12 Vor dem Hintergrund dieser Rechtsprechung ist die Auslegung des § 3 Abs. 1 Z 2 dritter Fall NÄG bereits geklärt und ist nach dieser Bestimmung eine Eigenkreation eines Familienamens ohne realen Bezugspunkt in der gesellschaftlichen Entwicklung der Namen im Inland nicht zulässig.

13 Verfassungsrechtlich hat der VfGH zu § 3 Abs. 1 Z 2 NÄG klargestellt, dem Gesetzgeber ist „nicht entgegenzutreten, wenn er mit dem dritten Tatbestand des § 3 Abs. 1 Z 2 NÄG darauf abstellt, dass Familiennamen einen realen Bezugspunkt in der gesellschaftlichen Entwicklung der Namen in Österreich haben müssen und nicht frei erfunden werden dürfen. Indem der Gesetzgeber aber darauf abstellt, ob sich ein bestimmter Begriff als Familienname in der Gesellschaft herausgebildet hat, stellt er notwendig auf Entwicklungen in einer Gesellschaft ab (so führen insbesondere Migrationsbewegungen dazu, dass sich die in Österreich ‚gebräuchlichen‘ Familiennamen verändern).
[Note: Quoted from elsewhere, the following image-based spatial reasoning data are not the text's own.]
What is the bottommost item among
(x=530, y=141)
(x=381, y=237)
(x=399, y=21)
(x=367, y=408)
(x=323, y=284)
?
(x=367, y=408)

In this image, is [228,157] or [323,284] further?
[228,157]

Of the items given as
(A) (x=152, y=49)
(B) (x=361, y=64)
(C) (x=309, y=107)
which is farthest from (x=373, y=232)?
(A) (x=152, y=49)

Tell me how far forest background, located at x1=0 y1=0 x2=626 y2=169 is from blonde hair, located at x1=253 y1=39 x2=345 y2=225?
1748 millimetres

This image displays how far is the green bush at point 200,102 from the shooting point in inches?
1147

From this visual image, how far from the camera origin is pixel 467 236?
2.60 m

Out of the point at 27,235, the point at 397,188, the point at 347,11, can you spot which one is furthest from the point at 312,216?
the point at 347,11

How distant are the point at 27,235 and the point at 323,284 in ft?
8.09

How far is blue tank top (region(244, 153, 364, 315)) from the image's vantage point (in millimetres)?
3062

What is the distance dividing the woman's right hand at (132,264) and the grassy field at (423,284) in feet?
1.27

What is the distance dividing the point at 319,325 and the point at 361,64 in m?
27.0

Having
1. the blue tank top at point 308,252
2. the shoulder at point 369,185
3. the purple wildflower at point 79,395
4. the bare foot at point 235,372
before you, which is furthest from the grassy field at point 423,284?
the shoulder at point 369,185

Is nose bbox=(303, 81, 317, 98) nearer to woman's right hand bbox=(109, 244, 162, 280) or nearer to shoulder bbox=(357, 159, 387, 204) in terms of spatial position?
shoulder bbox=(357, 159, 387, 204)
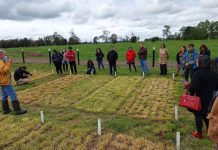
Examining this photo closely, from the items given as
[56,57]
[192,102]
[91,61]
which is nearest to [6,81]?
[192,102]

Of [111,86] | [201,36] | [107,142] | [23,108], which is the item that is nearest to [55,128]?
[107,142]

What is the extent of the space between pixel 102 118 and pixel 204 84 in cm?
343

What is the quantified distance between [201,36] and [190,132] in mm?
89590

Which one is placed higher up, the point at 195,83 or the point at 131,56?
the point at 195,83

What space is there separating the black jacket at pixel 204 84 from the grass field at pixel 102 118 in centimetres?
104

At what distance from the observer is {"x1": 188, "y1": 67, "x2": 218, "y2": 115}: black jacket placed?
677 centimetres

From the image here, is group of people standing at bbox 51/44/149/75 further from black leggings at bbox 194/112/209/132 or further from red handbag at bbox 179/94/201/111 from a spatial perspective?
red handbag at bbox 179/94/201/111

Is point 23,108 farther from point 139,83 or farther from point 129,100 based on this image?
point 139,83

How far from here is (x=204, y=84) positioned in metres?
6.84

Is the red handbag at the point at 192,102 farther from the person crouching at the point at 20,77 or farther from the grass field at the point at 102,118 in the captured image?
the person crouching at the point at 20,77

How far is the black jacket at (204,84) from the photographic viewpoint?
22.2 ft

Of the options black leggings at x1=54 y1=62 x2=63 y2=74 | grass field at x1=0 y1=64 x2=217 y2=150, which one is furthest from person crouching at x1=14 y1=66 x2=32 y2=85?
black leggings at x1=54 y1=62 x2=63 y2=74

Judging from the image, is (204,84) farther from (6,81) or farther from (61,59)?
(61,59)

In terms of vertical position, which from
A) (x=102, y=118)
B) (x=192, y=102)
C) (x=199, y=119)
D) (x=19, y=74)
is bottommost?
(x=102, y=118)
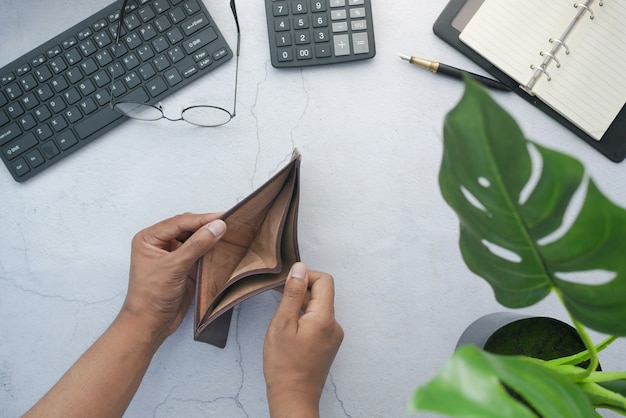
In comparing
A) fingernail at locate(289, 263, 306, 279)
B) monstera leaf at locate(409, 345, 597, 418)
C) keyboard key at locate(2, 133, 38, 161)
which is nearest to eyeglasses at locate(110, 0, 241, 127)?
keyboard key at locate(2, 133, 38, 161)

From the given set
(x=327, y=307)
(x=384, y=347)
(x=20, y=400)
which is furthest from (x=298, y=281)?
(x=20, y=400)

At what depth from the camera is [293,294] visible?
Result: 0.63 metres

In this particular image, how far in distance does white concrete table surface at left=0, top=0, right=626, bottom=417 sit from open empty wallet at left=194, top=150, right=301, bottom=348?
2.6 inches

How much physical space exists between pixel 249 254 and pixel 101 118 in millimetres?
250

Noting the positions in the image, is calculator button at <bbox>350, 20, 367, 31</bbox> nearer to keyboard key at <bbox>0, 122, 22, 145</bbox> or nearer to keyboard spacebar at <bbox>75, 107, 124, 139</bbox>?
keyboard spacebar at <bbox>75, 107, 124, 139</bbox>

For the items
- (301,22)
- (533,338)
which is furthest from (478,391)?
(301,22)

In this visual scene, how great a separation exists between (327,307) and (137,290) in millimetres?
227

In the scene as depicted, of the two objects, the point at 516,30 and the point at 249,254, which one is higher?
the point at 516,30

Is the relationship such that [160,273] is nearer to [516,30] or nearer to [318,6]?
[318,6]

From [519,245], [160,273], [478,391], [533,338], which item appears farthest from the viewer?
[160,273]

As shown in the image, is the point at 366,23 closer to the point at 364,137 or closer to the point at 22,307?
the point at 364,137

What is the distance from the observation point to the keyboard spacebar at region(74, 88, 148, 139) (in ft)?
2.33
Insoweit haben Familiennamen, weil sie sich in aller Regel von Vorfahren ableiten, immer auch eine historische Dimension“ (vgl. VfGH 15.10.2016, E 880/2016, VfSlg. 20.100, Rn. 18).

14 Daher war der Anregung des Revisionswerbers, diese Bestimmung „auf Verfassungsrechtlichkeit überprüfen zu lassen“ (gemeint: gemäß Art. 140 Abs. 1 iVm Art. 89 Abs. 2 und Art. 135 Abs. 4 B‑VG beim VfGH einen Antrag auf Gesetzesprüfung zu stellen) nicht näher zu treten.

15 In der Revision werden aus diesen Gründen keine Rechtsfragen aufgeworfen, denen im Sinne des Art. 133 Abs. 4 B‑VG grundsätzliche Bedeutung zukäme. Die Revision war daher zurückzuweisen.